===== EXTRACTED DATA

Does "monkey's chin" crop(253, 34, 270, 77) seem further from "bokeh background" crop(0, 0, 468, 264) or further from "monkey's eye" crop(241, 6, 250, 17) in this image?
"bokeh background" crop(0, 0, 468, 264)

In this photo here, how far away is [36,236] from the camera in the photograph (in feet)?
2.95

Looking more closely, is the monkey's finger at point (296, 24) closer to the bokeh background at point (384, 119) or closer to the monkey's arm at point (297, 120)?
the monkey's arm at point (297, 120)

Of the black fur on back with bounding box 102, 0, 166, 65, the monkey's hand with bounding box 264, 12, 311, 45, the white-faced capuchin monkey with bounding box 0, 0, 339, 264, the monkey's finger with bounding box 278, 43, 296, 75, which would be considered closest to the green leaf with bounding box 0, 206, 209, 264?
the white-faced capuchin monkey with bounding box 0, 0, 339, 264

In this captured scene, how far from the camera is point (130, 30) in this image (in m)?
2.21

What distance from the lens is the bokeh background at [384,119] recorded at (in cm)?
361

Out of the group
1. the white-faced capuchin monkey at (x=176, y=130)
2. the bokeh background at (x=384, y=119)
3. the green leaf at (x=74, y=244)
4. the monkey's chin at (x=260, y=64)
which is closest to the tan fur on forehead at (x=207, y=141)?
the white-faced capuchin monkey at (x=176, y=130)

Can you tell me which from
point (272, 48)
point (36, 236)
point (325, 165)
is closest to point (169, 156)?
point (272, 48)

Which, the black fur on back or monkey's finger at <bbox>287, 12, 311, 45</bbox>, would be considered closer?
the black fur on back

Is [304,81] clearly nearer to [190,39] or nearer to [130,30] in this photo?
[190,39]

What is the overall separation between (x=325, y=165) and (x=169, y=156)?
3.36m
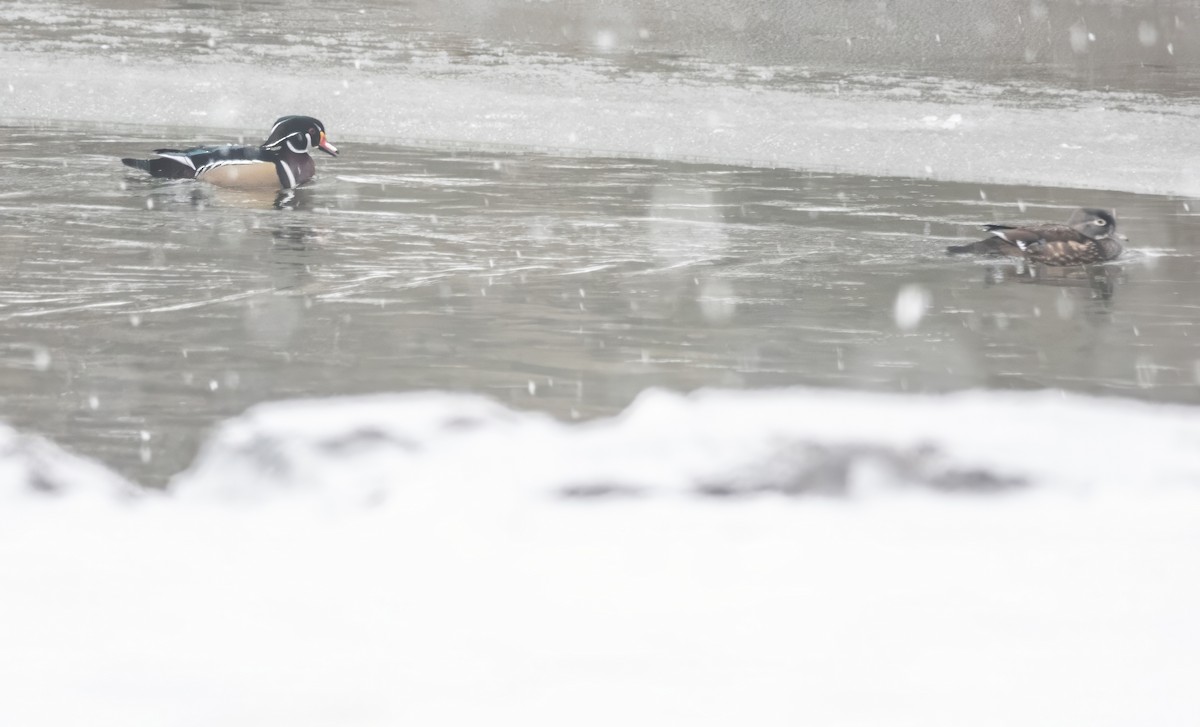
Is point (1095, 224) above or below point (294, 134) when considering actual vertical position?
below

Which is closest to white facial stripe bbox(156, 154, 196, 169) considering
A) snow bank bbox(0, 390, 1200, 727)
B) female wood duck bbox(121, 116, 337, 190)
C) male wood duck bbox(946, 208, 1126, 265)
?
female wood duck bbox(121, 116, 337, 190)

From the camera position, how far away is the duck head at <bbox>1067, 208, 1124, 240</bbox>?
877 centimetres

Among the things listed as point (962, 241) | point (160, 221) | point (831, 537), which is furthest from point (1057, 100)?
point (831, 537)

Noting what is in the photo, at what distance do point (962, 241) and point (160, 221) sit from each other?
500cm

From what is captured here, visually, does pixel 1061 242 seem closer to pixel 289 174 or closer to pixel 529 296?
pixel 529 296

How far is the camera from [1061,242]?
870 cm

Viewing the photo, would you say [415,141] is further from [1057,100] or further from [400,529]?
[400,529]

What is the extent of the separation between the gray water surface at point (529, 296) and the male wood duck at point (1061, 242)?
105mm

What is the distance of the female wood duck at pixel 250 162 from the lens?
10.9m

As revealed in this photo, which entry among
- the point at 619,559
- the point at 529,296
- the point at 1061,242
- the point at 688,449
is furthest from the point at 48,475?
the point at 1061,242

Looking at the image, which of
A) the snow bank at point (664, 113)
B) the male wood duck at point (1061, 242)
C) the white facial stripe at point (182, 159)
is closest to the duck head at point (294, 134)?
the white facial stripe at point (182, 159)

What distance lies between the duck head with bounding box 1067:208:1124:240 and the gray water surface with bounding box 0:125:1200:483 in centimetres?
22

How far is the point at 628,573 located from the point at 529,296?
3500 mm

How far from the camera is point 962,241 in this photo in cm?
943
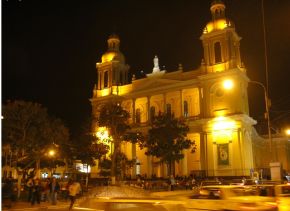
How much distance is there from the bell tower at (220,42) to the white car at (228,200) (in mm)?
38422

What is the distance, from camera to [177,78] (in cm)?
5619

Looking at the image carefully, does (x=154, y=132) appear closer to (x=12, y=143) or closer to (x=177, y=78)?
(x=177, y=78)

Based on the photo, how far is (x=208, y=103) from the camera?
169ft

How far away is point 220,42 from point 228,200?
42.8 m

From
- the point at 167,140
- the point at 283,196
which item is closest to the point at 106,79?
the point at 167,140

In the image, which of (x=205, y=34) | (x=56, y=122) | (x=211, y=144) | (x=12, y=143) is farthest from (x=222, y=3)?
(x=12, y=143)

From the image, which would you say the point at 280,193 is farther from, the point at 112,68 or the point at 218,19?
the point at 112,68

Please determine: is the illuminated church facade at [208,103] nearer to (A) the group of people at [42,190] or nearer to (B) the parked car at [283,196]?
(A) the group of people at [42,190]

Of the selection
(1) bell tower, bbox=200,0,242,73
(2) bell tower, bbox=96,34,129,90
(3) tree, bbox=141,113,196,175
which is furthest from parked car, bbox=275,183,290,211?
(2) bell tower, bbox=96,34,129,90

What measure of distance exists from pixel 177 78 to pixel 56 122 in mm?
28220

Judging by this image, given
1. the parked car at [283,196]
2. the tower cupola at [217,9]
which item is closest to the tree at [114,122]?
the tower cupola at [217,9]

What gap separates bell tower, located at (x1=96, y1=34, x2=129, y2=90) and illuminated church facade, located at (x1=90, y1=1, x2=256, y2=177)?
456mm

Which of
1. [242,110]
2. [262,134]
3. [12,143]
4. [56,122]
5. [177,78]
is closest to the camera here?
[12,143]

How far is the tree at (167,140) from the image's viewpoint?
43.4 meters
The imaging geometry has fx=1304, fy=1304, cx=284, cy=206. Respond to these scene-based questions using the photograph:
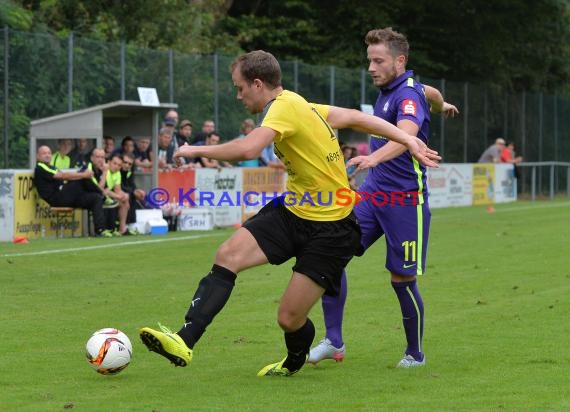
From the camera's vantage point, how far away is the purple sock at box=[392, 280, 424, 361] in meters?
8.48

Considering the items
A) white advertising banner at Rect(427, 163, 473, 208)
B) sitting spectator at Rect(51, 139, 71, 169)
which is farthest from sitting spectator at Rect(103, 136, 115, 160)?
white advertising banner at Rect(427, 163, 473, 208)

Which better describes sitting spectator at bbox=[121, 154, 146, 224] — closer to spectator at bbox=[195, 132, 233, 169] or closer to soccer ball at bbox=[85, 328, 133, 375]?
spectator at bbox=[195, 132, 233, 169]

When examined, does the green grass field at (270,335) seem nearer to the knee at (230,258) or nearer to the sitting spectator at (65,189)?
the knee at (230,258)

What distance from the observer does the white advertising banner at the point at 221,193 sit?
24109 millimetres

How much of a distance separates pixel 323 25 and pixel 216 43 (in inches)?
263

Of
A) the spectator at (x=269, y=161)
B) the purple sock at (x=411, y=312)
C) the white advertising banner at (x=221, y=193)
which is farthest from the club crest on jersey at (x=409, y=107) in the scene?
the spectator at (x=269, y=161)

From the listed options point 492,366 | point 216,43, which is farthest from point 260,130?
point 216,43

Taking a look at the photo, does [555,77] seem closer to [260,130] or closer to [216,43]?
[216,43]

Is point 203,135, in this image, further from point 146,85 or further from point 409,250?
point 409,250

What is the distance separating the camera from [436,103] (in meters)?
9.19

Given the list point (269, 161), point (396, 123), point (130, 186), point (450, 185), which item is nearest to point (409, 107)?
point (396, 123)

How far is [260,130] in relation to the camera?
24.3 feet

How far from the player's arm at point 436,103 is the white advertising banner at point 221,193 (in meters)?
14.8

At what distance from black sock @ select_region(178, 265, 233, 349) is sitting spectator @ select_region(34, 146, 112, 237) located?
509 inches
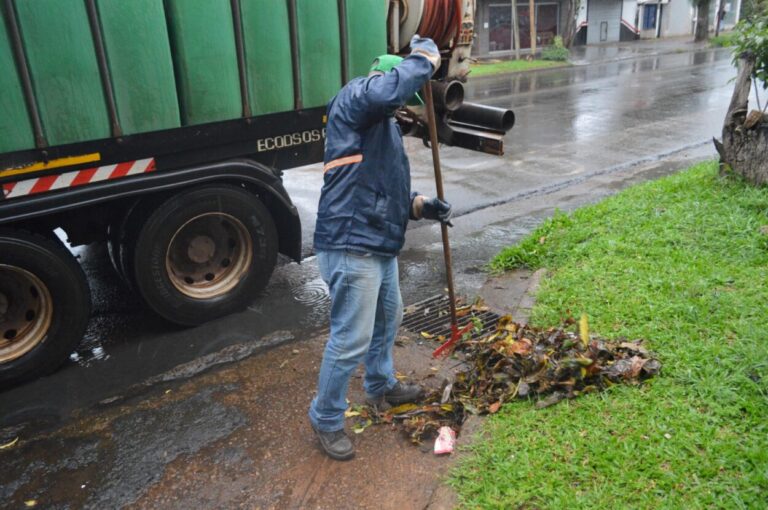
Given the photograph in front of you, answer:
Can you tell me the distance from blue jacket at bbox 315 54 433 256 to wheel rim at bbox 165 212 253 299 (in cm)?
189

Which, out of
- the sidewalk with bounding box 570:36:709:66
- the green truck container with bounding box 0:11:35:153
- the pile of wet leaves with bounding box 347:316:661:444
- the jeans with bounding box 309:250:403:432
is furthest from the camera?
the sidewalk with bounding box 570:36:709:66

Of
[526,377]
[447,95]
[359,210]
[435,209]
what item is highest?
[447,95]

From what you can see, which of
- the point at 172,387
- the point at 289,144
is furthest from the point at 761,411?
the point at 289,144

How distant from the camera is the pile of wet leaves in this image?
137 inches

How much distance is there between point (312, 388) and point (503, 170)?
5.88 meters

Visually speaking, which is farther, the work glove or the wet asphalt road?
the wet asphalt road

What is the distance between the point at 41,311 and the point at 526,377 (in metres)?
3.09

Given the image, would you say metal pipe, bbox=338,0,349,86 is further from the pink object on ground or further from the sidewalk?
the sidewalk

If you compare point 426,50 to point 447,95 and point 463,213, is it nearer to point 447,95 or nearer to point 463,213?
point 447,95

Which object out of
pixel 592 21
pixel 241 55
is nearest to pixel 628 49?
pixel 592 21

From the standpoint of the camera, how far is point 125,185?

==========

• _TASK TO COMPLETE_: Reproduce the lines word for word, starting at the one holding "Visually speaking, which" and ending at the final line of the material above.

• _REPLY_:
Visually speaking, which is farther, the work glove or the wet asphalt road?
the wet asphalt road

What is the distance between the point at 41,311 and the point at 526,377 (in metres)?
3.09

Given the image, would you say metal pipe, bbox=338,0,349,86 is further from the pink object on ground or further from the sidewalk?
the sidewalk

If you compare point 426,50 to point 447,95 and point 463,213, is it nearer to point 447,95 or nearer to point 463,213?
point 447,95

Which object out of
pixel 592 21
pixel 241 55
is nearest to pixel 628 49?
pixel 592 21

From the standpoint of the camera, how far is point 125,185?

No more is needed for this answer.